**Task to complete**
Check each statement against the court opinion excerpt below. Answer yes or no and quote the words that decide it: (a) the MOU was meant to bind the parties; (b) Rich Global ended the relationship through an email from Lechter to Zanker; (c) the re-trial on damages began on April 24, 2012.

**Selected excerpt**
The opinion of the court was delivered by: Shira A. Scheinlin, U.S.D.J.
Learning Annex Holdings, LLC, Learning Annex, LLC, and Learning Annex, L.P. (collectively, "Learning Annex" or "LA") bring this action against Rich Global, LLC ("Rich Global") following the collapse of their business relationship. This relationship began in 2001 when Robert Kiyosaki -- now the owner, along with Kim Kiyosaki, of the Rich Global entities -- became a featured speaker at Learning Annex expositions.*fn2 In the hopes of expanding their relationship, Learning Annex and Rich Dad entered into a Memorandum of Understanding ("MOU") on September 7, 2005, in which the parties agreed to "develop and conduct the free seminar business with follow up fee based courses."*fn3
The MOU stated that it was not intended to be binding on the parties.*fn4 Shortly thereafter on September 15, 2005, Sharon Lechter, then a member of Rich Global's management team, sent an email to William Zanker, the principal owner and President of Learning Annex, authorizing Learning Annex "to develop and conduct free Rich Dad seminars with follow up courses in the United States and Canada."*fn5
Ultimately, Rich Global broke off the relationship on February 2, 2006 by means of an email from Lechter to Zanker.*fn6 On July 18, 2006, Rich Global entered into formal agreements to form a business relationship with Whitney Education Group, Inc. (collectively with related entities, "Whitney") to pursue the free seminar business.*fn7 From 2007 to 2010, this free seminar business brought in total cash sales of $437.8 million, of which Rich Global received nearly $45 million in royalties.*fn8
On July 13, 2011, a jury awarded plaintiffs approximately $14.6 million in damages on a quantum meruit claim for uncompensated "services related to the development of the free seminar business."*fn9 On January 11, 2012, I granted Rich Global a new trial on damages.*fn10 On April 24, 2012 a re-trial on damages began, and the jury rendered a verdict for $15,863,696 on April 30, 2012.*fn11 Rich Global now moves, again, for judgment as a matter of law or, in the alternative, for a new trial.

**Provided material**
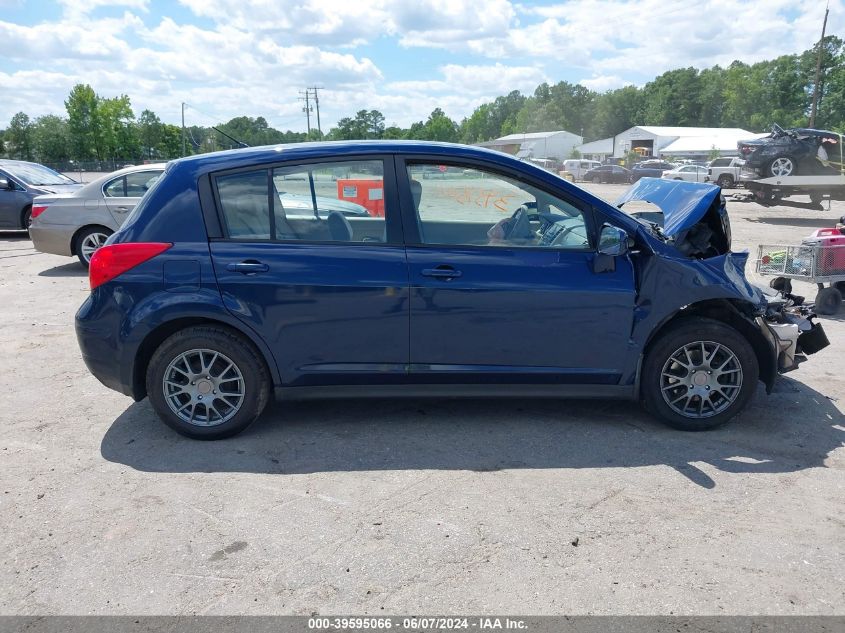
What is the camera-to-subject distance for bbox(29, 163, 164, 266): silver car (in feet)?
34.8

**Final result**
(a) No: "The MOU stated that it was not intended to be binding on the parties."
(b) Yes: "Rich Global broke off the relationship on February 2, 2006 by means of an email from Lechter to Zanker."
(c) Yes: "On April 24, 2012 a re-trial on damages began"